* start Document excerpt *
Supplementary Vote (SV)
LCER website entry ========================================================================
The Supplementary Vote system is similar to the Second Ballot system used for the French presidential election except that people vote for their first and second choices on the same day. The first choices are counted, the top two candidates remain in the race, and the second preferences of people who voted for eliminated candidates are then distributed between the top two remaining candidates.
Following the recommendations of the Plant Commission, this system was introduced in the UK under Labour for elected mayors and police and crime commissioners. It was favoured as it did not need a change to numbers or preferences but kept to X voting.
The Tories' 2022 Election Act reverted Mayoral elections to FPTP but the Labour government has now returned these elections to SV. Many argue that AV would have been a much better system for electing mayors as SV is designed for a two party system.
The aim of the SV system is to maximise the support for the winning candidate. If no candidate gets over 50% in the first round the winning candidate requires 2nd preferences of those eliminated to win.
* end Document excerpt *
- Set of tasks
1) From the Supplementary Vote entry, quote the passage between "Supplementary Vote (SV)" and "two remaining candidates.", inclusive.
2) In the Supplementary Vote entry, whose recommendations led to the system being introduced in the UK?
* start Data excerpts *
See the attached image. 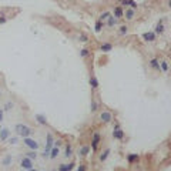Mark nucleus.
I'll use <instances>...</instances> for the list:
<instances>
[{"instance_id": "nucleus-1", "label": "nucleus", "mask_w": 171, "mask_h": 171, "mask_svg": "<svg viewBox=\"0 0 171 171\" xmlns=\"http://www.w3.org/2000/svg\"><path fill=\"white\" fill-rule=\"evenodd\" d=\"M14 131L17 133V136H20V137L26 138V137H30L32 136V128L30 127H27L26 124H17L16 127H14Z\"/></svg>"}, {"instance_id": "nucleus-2", "label": "nucleus", "mask_w": 171, "mask_h": 171, "mask_svg": "<svg viewBox=\"0 0 171 171\" xmlns=\"http://www.w3.org/2000/svg\"><path fill=\"white\" fill-rule=\"evenodd\" d=\"M53 144H54L53 136L49 133L46 136V150H44V153H43V157H44V158H46V157H49V154H50V150L53 148Z\"/></svg>"}, {"instance_id": "nucleus-3", "label": "nucleus", "mask_w": 171, "mask_h": 171, "mask_svg": "<svg viewBox=\"0 0 171 171\" xmlns=\"http://www.w3.org/2000/svg\"><path fill=\"white\" fill-rule=\"evenodd\" d=\"M23 143H24L29 148H32V150H37L39 148V143L36 141V140H33V138H30V137L23 138Z\"/></svg>"}, {"instance_id": "nucleus-4", "label": "nucleus", "mask_w": 171, "mask_h": 171, "mask_svg": "<svg viewBox=\"0 0 171 171\" xmlns=\"http://www.w3.org/2000/svg\"><path fill=\"white\" fill-rule=\"evenodd\" d=\"M20 165L24 168V170H32V168H33V160L27 158V157H23L20 161Z\"/></svg>"}, {"instance_id": "nucleus-5", "label": "nucleus", "mask_w": 171, "mask_h": 171, "mask_svg": "<svg viewBox=\"0 0 171 171\" xmlns=\"http://www.w3.org/2000/svg\"><path fill=\"white\" fill-rule=\"evenodd\" d=\"M100 120L103 121V123H110V121L113 120V114L110 113V111H103V113L100 114Z\"/></svg>"}, {"instance_id": "nucleus-6", "label": "nucleus", "mask_w": 171, "mask_h": 171, "mask_svg": "<svg viewBox=\"0 0 171 171\" xmlns=\"http://www.w3.org/2000/svg\"><path fill=\"white\" fill-rule=\"evenodd\" d=\"M155 36H157V34H155L154 32H146V33H143V39H144L146 42H154Z\"/></svg>"}, {"instance_id": "nucleus-7", "label": "nucleus", "mask_w": 171, "mask_h": 171, "mask_svg": "<svg viewBox=\"0 0 171 171\" xmlns=\"http://www.w3.org/2000/svg\"><path fill=\"white\" fill-rule=\"evenodd\" d=\"M99 143H100V134L94 133V134H93V140H91V148H93V150H97Z\"/></svg>"}, {"instance_id": "nucleus-8", "label": "nucleus", "mask_w": 171, "mask_h": 171, "mask_svg": "<svg viewBox=\"0 0 171 171\" xmlns=\"http://www.w3.org/2000/svg\"><path fill=\"white\" fill-rule=\"evenodd\" d=\"M164 30H165V27H164V20L161 19V20L157 23V26H155L154 33H155V34H163V33H164Z\"/></svg>"}, {"instance_id": "nucleus-9", "label": "nucleus", "mask_w": 171, "mask_h": 171, "mask_svg": "<svg viewBox=\"0 0 171 171\" xmlns=\"http://www.w3.org/2000/svg\"><path fill=\"white\" fill-rule=\"evenodd\" d=\"M113 137L116 138V140H123V137H124V131L118 127V128H114L113 130Z\"/></svg>"}, {"instance_id": "nucleus-10", "label": "nucleus", "mask_w": 171, "mask_h": 171, "mask_svg": "<svg viewBox=\"0 0 171 171\" xmlns=\"http://www.w3.org/2000/svg\"><path fill=\"white\" fill-rule=\"evenodd\" d=\"M123 16H125V19H127V20H133L134 16H136V10H134V9H127Z\"/></svg>"}, {"instance_id": "nucleus-11", "label": "nucleus", "mask_w": 171, "mask_h": 171, "mask_svg": "<svg viewBox=\"0 0 171 171\" xmlns=\"http://www.w3.org/2000/svg\"><path fill=\"white\" fill-rule=\"evenodd\" d=\"M9 137H10V130L2 128V131H0V140H2V141H6Z\"/></svg>"}, {"instance_id": "nucleus-12", "label": "nucleus", "mask_w": 171, "mask_h": 171, "mask_svg": "<svg viewBox=\"0 0 171 171\" xmlns=\"http://www.w3.org/2000/svg\"><path fill=\"white\" fill-rule=\"evenodd\" d=\"M121 4H125V6H130V9H137V3L134 2V0H120Z\"/></svg>"}, {"instance_id": "nucleus-13", "label": "nucleus", "mask_w": 171, "mask_h": 171, "mask_svg": "<svg viewBox=\"0 0 171 171\" xmlns=\"http://www.w3.org/2000/svg\"><path fill=\"white\" fill-rule=\"evenodd\" d=\"M34 118L37 120L39 124H42V125H46V124H47L46 116H43V114H36V116H34Z\"/></svg>"}, {"instance_id": "nucleus-14", "label": "nucleus", "mask_w": 171, "mask_h": 171, "mask_svg": "<svg viewBox=\"0 0 171 171\" xmlns=\"http://www.w3.org/2000/svg\"><path fill=\"white\" fill-rule=\"evenodd\" d=\"M123 14H124V12H123L121 6H116V7H114V17H116V19H121Z\"/></svg>"}, {"instance_id": "nucleus-15", "label": "nucleus", "mask_w": 171, "mask_h": 171, "mask_svg": "<svg viewBox=\"0 0 171 171\" xmlns=\"http://www.w3.org/2000/svg\"><path fill=\"white\" fill-rule=\"evenodd\" d=\"M74 167V164L70 163V164H61L60 167H58V171H71Z\"/></svg>"}, {"instance_id": "nucleus-16", "label": "nucleus", "mask_w": 171, "mask_h": 171, "mask_svg": "<svg viewBox=\"0 0 171 171\" xmlns=\"http://www.w3.org/2000/svg\"><path fill=\"white\" fill-rule=\"evenodd\" d=\"M100 49H101V51H104V53H109V51L113 50V44H110V43H103Z\"/></svg>"}, {"instance_id": "nucleus-17", "label": "nucleus", "mask_w": 171, "mask_h": 171, "mask_svg": "<svg viewBox=\"0 0 171 171\" xmlns=\"http://www.w3.org/2000/svg\"><path fill=\"white\" fill-rule=\"evenodd\" d=\"M58 154H60V150H58V147H53V148L50 150V154H49V157H50V158H56Z\"/></svg>"}, {"instance_id": "nucleus-18", "label": "nucleus", "mask_w": 171, "mask_h": 171, "mask_svg": "<svg viewBox=\"0 0 171 171\" xmlns=\"http://www.w3.org/2000/svg\"><path fill=\"white\" fill-rule=\"evenodd\" d=\"M150 66L154 69V70H160V61L157 58H151L150 60Z\"/></svg>"}, {"instance_id": "nucleus-19", "label": "nucleus", "mask_w": 171, "mask_h": 171, "mask_svg": "<svg viewBox=\"0 0 171 171\" xmlns=\"http://www.w3.org/2000/svg\"><path fill=\"white\" fill-rule=\"evenodd\" d=\"M90 86H91L93 88H99V80H97L96 76H91V77H90Z\"/></svg>"}, {"instance_id": "nucleus-20", "label": "nucleus", "mask_w": 171, "mask_h": 171, "mask_svg": "<svg viewBox=\"0 0 171 171\" xmlns=\"http://www.w3.org/2000/svg\"><path fill=\"white\" fill-rule=\"evenodd\" d=\"M88 153H90V147H88V146H83L79 150V154L80 155H87Z\"/></svg>"}, {"instance_id": "nucleus-21", "label": "nucleus", "mask_w": 171, "mask_h": 171, "mask_svg": "<svg viewBox=\"0 0 171 171\" xmlns=\"http://www.w3.org/2000/svg\"><path fill=\"white\" fill-rule=\"evenodd\" d=\"M160 69H161L164 73H167L168 71V61L167 60H163V61L160 63Z\"/></svg>"}, {"instance_id": "nucleus-22", "label": "nucleus", "mask_w": 171, "mask_h": 171, "mask_svg": "<svg viewBox=\"0 0 171 171\" xmlns=\"http://www.w3.org/2000/svg\"><path fill=\"white\" fill-rule=\"evenodd\" d=\"M116 23H117V19L114 16H110L109 19H107V26H109V27H113Z\"/></svg>"}, {"instance_id": "nucleus-23", "label": "nucleus", "mask_w": 171, "mask_h": 171, "mask_svg": "<svg viewBox=\"0 0 171 171\" xmlns=\"http://www.w3.org/2000/svg\"><path fill=\"white\" fill-rule=\"evenodd\" d=\"M127 160H128V163H136V161H138V154H128V157H127Z\"/></svg>"}, {"instance_id": "nucleus-24", "label": "nucleus", "mask_w": 171, "mask_h": 171, "mask_svg": "<svg viewBox=\"0 0 171 171\" xmlns=\"http://www.w3.org/2000/svg\"><path fill=\"white\" fill-rule=\"evenodd\" d=\"M118 33H120V36H125V34L128 33V27H127V26H120Z\"/></svg>"}, {"instance_id": "nucleus-25", "label": "nucleus", "mask_w": 171, "mask_h": 171, "mask_svg": "<svg viewBox=\"0 0 171 171\" xmlns=\"http://www.w3.org/2000/svg\"><path fill=\"white\" fill-rule=\"evenodd\" d=\"M10 164H12V155L7 154L3 158V165H6V167H7V165H10Z\"/></svg>"}, {"instance_id": "nucleus-26", "label": "nucleus", "mask_w": 171, "mask_h": 171, "mask_svg": "<svg viewBox=\"0 0 171 171\" xmlns=\"http://www.w3.org/2000/svg\"><path fill=\"white\" fill-rule=\"evenodd\" d=\"M71 154H73V148H71V146L69 144V146H66V151H64V157H67V158H69V157H70Z\"/></svg>"}, {"instance_id": "nucleus-27", "label": "nucleus", "mask_w": 171, "mask_h": 171, "mask_svg": "<svg viewBox=\"0 0 171 171\" xmlns=\"http://www.w3.org/2000/svg\"><path fill=\"white\" fill-rule=\"evenodd\" d=\"M110 16H111V14H110V12H104V13H101V14H100V19H99V20L104 21V20H107Z\"/></svg>"}, {"instance_id": "nucleus-28", "label": "nucleus", "mask_w": 171, "mask_h": 171, "mask_svg": "<svg viewBox=\"0 0 171 171\" xmlns=\"http://www.w3.org/2000/svg\"><path fill=\"white\" fill-rule=\"evenodd\" d=\"M103 21H100V20H97V23H96V26H94V30H96L97 33H99V32H101V29H103Z\"/></svg>"}, {"instance_id": "nucleus-29", "label": "nucleus", "mask_w": 171, "mask_h": 171, "mask_svg": "<svg viewBox=\"0 0 171 171\" xmlns=\"http://www.w3.org/2000/svg\"><path fill=\"white\" fill-rule=\"evenodd\" d=\"M36 157H37V153H36V150H32L27 153V158L30 160H36Z\"/></svg>"}, {"instance_id": "nucleus-30", "label": "nucleus", "mask_w": 171, "mask_h": 171, "mask_svg": "<svg viewBox=\"0 0 171 171\" xmlns=\"http://www.w3.org/2000/svg\"><path fill=\"white\" fill-rule=\"evenodd\" d=\"M109 154H110V148H107V150H106L104 153L100 155V161H106V160H107V157H109Z\"/></svg>"}, {"instance_id": "nucleus-31", "label": "nucleus", "mask_w": 171, "mask_h": 171, "mask_svg": "<svg viewBox=\"0 0 171 171\" xmlns=\"http://www.w3.org/2000/svg\"><path fill=\"white\" fill-rule=\"evenodd\" d=\"M90 107H91V111H97V109H99V104H97L94 100H91V104H90Z\"/></svg>"}, {"instance_id": "nucleus-32", "label": "nucleus", "mask_w": 171, "mask_h": 171, "mask_svg": "<svg viewBox=\"0 0 171 171\" xmlns=\"http://www.w3.org/2000/svg\"><path fill=\"white\" fill-rule=\"evenodd\" d=\"M13 107H14V104H13L12 101H7V103L4 104V110H12Z\"/></svg>"}, {"instance_id": "nucleus-33", "label": "nucleus", "mask_w": 171, "mask_h": 171, "mask_svg": "<svg viewBox=\"0 0 171 171\" xmlns=\"http://www.w3.org/2000/svg\"><path fill=\"white\" fill-rule=\"evenodd\" d=\"M7 140H9V143H10V144H13V146H14V144H17V141H19V140H17V137H9Z\"/></svg>"}, {"instance_id": "nucleus-34", "label": "nucleus", "mask_w": 171, "mask_h": 171, "mask_svg": "<svg viewBox=\"0 0 171 171\" xmlns=\"http://www.w3.org/2000/svg\"><path fill=\"white\" fill-rule=\"evenodd\" d=\"M79 40H80V42H87V40H88V37H87V36H86V34H83V33H81V34H80V36H79Z\"/></svg>"}, {"instance_id": "nucleus-35", "label": "nucleus", "mask_w": 171, "mask_h": 171, "mask_svg": "<svg viewBox=\"0 0 171 171\" xmlns=\"http://www.w3.org/2000/svg\"><path fill=\"white\" fill-rule=\"evenodd\" d=\"M80 56H81V57H87V56H88V50H87V49L80 50Z\"/></svg>"}, {"instance_id": "nucleus-36", "label": "nucleus", "mask_w": 171, "mask_h": 171, "mask_svg": "<svg viewBox=\"0 0 171 171\" xmlns=\"http://www.w3.org/2000/svg\"><path fill=\"white\" fill-rule=\"evenodd\" d=\"M6 21H7V19H6V17H4L3 14H2V16H0V24H4Z\"/></svg>"}, {"instance_id": "nucleus-37", "label": "nucleus", "mask_w": 171, "mask_h": 171, "mask_svg": "<svg viewBox=\"0 0 171 171\" xmlns=\"http://www.w3.org/2000/svg\"><path fill=\"white\" fill-rule=\"evenodd\" d=\"M77 171H86V167H84V165H81V164H80V165H79V168H77Z\"/></svg>"}, {"instance_id": "nucleus-38", "label": "nucleus", "mask_w": 171, "mask_h": 171, "mask_svg": "<svg viewBox=\"0 0 171 171\" xmlns=\"http://www.w3.org/2000/svg\"><path fill=\"white\" fill-rule=\"evenodd\" d=\"M3 121V110H0V123Z\"/></svg>"}, {"instance_id": "nucleus-39", "label": "nucleus", "mask_w": 171, "mask_h": 171, "mask_svg": "<svg viewBox=\"0 0 171 171\" xmlns=\"http://www.w3.org/2000/svg\"><path fill=\"white\" fill-rule=\"evenodd\" d=\"M56 146H61V141H60V140H57V141H56Z\"/></svg>"}, {"instance_id": "nucleus-40", "label": "nucleus", "mask_w": 171, "mask_h": 171, "mask_svg": "<svg viewBox=\"0 0 171 171\" xmlns=\"http://www.w3.org/2000/svg\"><path fill=\"white\" fill-rule=\"evenodd\" d=\"M29 171H39V170H33V168H32V170H29Z\"/></svg>"}, {"instance_id": "nucleus-41", "label": "nucleus", "mask_w": 171, "mask_h": 171, "mask_svg": "<svg viewBox=\"0 0 171 171\" xmlns=\"http://www.w3.org/2000/svg\"><path fill=\"white\" fill-rule=\"evenodd\" d=\"M0 131H2V127H0Z\"/></svg>"}]
</instances>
* end Data excerpts *
- Results of the exercise
1)
Supplementary Vote (SV)
LCER website entry ========================================================================
The Supplementary Vote system is similar to the Second Ballot system used for the French presidential election except that people vote for their first and second choices on the same day. The first choices are counted, the top two candidates remain in the race, and the second preferences of people who voted for eliminated candidates are then distributed between the top two remaining candidates.

2) The Plant Commission's